(Short descriptive text snippets)
_____

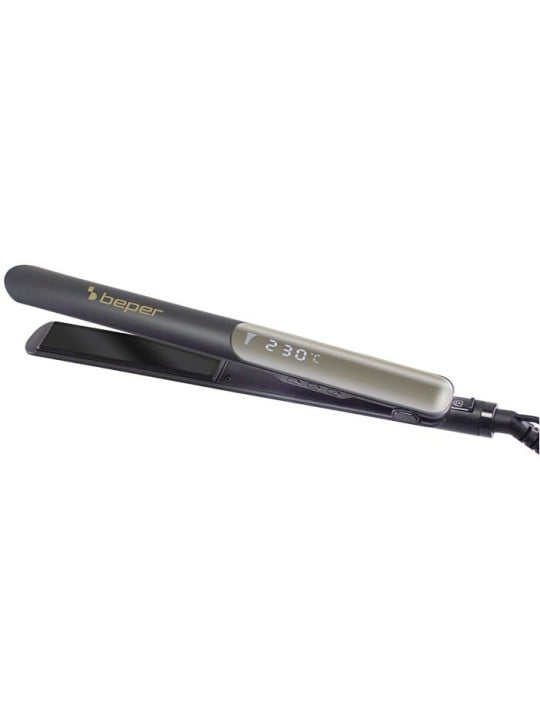 Beper Ceramic Pro Style - Piastra per Capelli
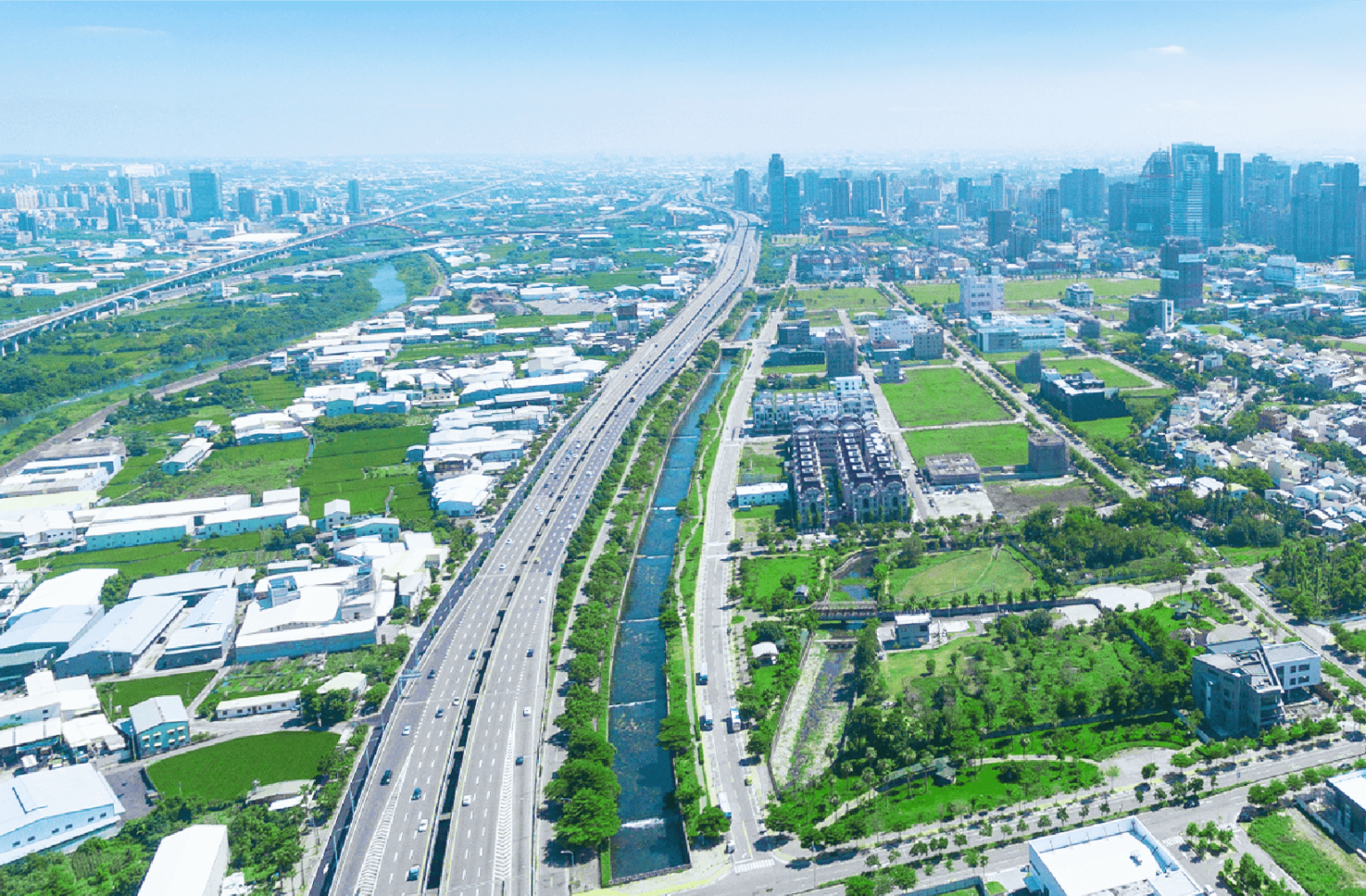 74快速道路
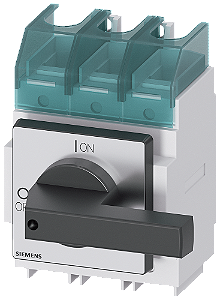 Secc. 3P 160A Pt 3LD2330-0TK11 SIEMENS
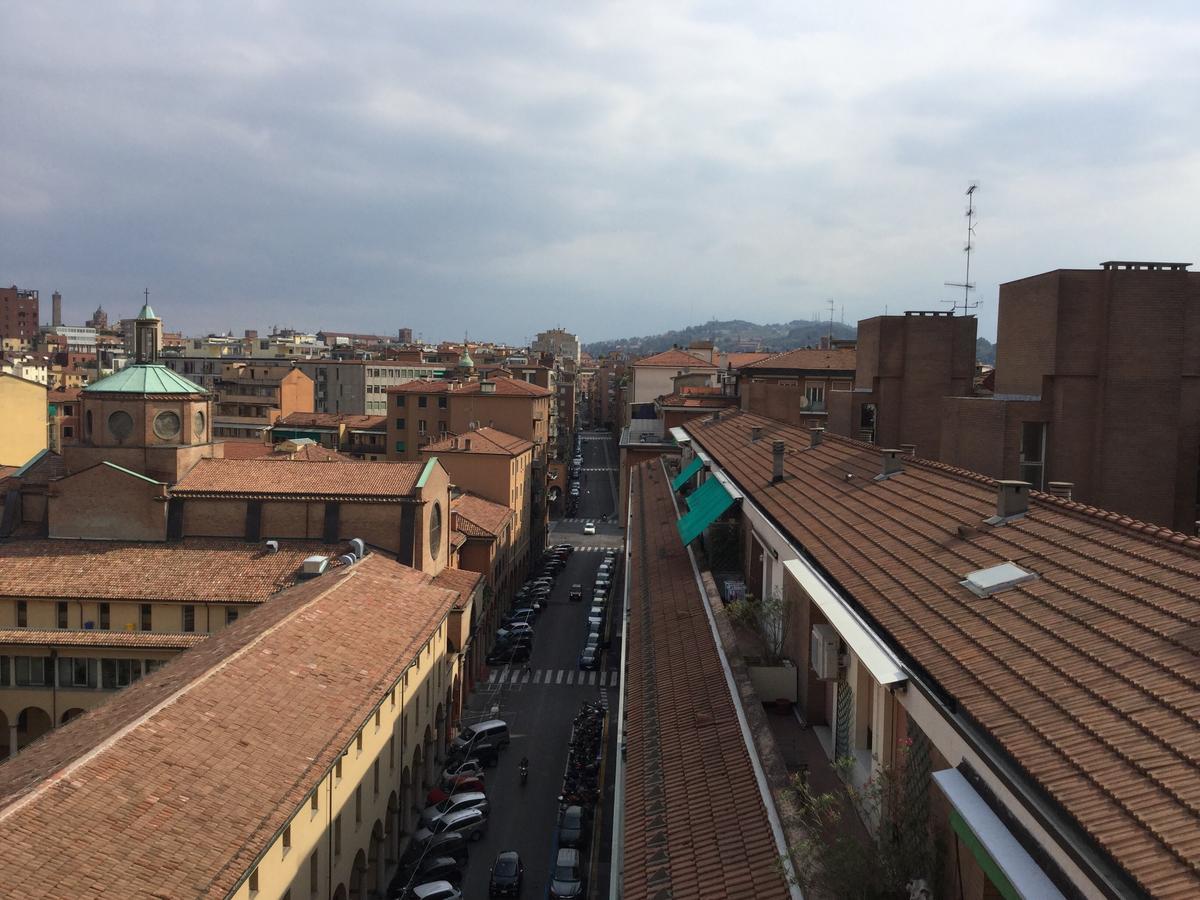 Stayinbologna 3 Appartamento *
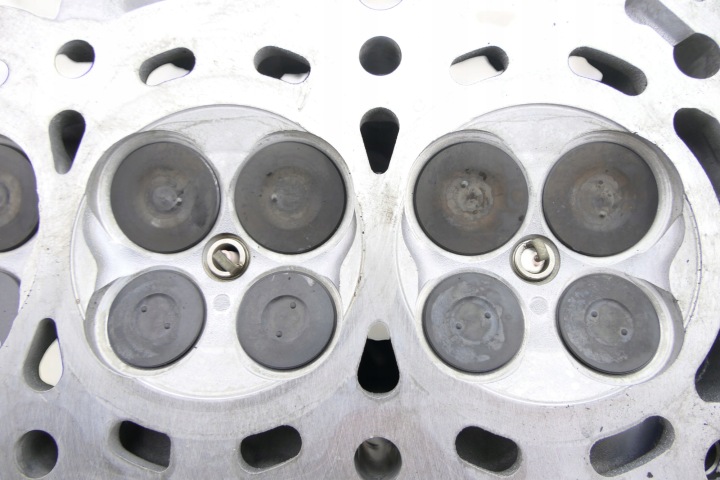 фото №10, Головка toyota yaris iii 1.2 vvti 2nr
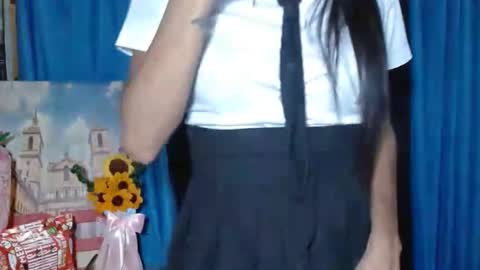 Snapshot of queensteffi chatting on December 22, 2024, 2:49 pm queensteffi online show from December 22, 2024, 2:49 pm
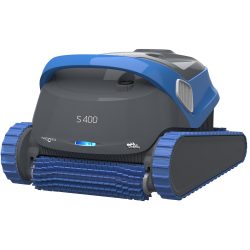 Maytronics Dolphin E25 PVC automata vízalatti medence porszívó robot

_____

Exactly repeat the data above; the pictures do not belong in your copy.

 Beper Ceramic Pro Style - Piastra per Capelli
 74快速道路
 Secc. 3P 160A Pt 3LD2330-0TK11 SIEMENS
 Stayinbologna 3 Appartamento *
 фото №10, Головка toyota yaris iii 1.2 vvti 2nr
 Snapshot of queensteffi chatting on December 22, 2024, 2:49 pm queensteffi online show from December 22, 2024, 2:49 pm
 Maytronics Dolphin E25 PVC automata vízalatti medence porszívó robot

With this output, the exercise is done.